*What is being asked*
Please arrange the data as a Markdown table with the columns No. and Text, covering only the lines from the one containing "What is the measured" through the end of the data. Number each line in order and leave out blank lines.
------------------------
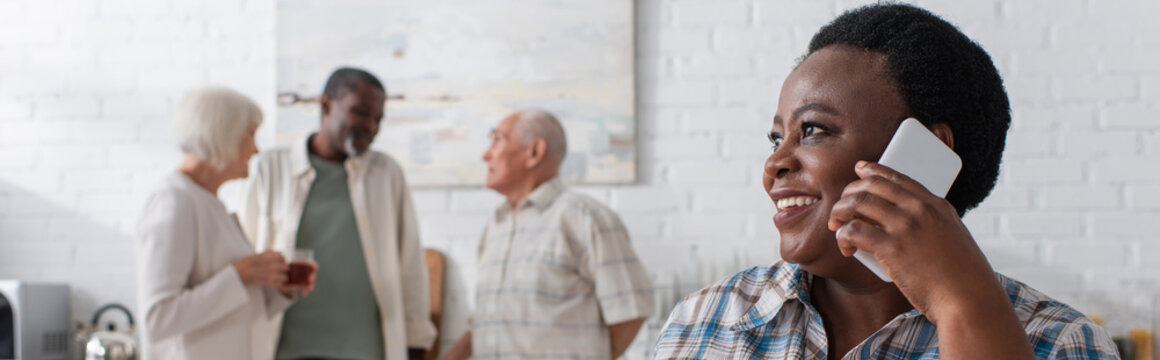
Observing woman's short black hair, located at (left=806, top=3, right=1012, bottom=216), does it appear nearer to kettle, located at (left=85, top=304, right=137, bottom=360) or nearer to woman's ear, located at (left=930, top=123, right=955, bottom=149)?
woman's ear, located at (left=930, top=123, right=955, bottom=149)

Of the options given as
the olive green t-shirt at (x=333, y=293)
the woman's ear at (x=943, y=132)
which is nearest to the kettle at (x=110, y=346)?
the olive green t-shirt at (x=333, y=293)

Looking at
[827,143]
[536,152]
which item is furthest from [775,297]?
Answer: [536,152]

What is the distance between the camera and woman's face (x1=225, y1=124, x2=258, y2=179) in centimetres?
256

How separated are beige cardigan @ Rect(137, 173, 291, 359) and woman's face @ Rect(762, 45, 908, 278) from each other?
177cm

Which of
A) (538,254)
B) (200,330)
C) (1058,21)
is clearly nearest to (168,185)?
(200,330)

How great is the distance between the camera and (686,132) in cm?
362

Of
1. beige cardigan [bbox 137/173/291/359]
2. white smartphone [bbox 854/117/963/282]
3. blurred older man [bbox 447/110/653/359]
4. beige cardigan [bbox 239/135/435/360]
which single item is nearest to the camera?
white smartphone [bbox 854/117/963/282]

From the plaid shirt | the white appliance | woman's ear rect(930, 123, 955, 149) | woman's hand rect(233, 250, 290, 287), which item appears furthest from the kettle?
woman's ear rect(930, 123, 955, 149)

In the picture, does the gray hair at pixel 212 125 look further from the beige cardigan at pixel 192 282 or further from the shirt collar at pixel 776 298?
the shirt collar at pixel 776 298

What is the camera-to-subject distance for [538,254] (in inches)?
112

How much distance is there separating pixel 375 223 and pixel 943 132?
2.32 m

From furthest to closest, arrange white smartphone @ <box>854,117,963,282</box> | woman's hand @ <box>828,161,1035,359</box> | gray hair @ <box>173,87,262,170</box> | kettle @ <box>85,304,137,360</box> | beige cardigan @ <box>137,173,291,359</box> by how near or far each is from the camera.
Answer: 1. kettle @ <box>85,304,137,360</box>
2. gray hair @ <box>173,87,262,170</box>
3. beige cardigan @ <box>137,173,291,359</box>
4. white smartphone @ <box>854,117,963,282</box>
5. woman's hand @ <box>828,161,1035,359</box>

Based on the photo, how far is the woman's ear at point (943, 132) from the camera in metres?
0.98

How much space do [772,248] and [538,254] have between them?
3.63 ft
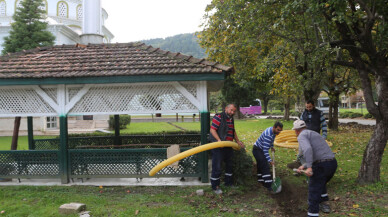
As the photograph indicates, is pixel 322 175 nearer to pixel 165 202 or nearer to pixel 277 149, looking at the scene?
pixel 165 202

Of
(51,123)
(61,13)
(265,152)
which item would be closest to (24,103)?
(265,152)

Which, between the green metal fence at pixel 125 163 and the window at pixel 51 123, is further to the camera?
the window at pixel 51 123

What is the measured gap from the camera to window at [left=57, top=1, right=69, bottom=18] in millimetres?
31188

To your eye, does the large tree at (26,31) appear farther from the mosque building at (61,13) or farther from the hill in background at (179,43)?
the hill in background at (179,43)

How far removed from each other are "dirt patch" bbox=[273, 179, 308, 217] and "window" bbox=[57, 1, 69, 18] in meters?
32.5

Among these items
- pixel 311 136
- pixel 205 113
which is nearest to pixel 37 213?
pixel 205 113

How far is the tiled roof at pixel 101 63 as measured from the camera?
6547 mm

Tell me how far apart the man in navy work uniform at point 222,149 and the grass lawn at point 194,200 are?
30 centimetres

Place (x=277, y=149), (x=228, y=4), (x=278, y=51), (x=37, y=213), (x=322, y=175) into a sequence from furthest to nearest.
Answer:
------------------------
*Output for this task*
| No. | Text |
|---|---|
| 1 | What is the measured gap from the camera to window at [left=57, top=1, right=69, bottom=18] in millimetres? |
| 2 | 31188 |
| 3 | To your eye, does the large tree at (26,31) appear farther from the mosque building at (61,13) or farther from the hill in background at (179,43)? |
| 4 | the hill in background at (179,43) |
| 5 | How far removed from each other are "dirt patch" bbox=[273, 179, 308, 217] and "window" bbox=[57, 1, 69, 18] in meters? |
| 6 | 32.5 |
| 7 | Among these items |
| 8 | - pixel 311 136 |
| 9 | - pixel 205 113 |
| 10 | which is nearest to pixel 37 213? |
| 11 | pixel 205 113 |
| 12 | How far is the tiled roof at pixel 101 63 as measured from the camera? |
| 13 | 6547 mm |
| 14 | Tell me how far apart the man in navy work uniform at point 222,149 and the grass lawn at point 194,200 are? |
| 15 | 30 centimetres |
| 16 | Place (x=277, y=149), (x=228, y=4), (x=278, y=51), (x=37, y=213), (x=322, y=175) into a sequence from furthest to nearest. |
| 17 | Answer: |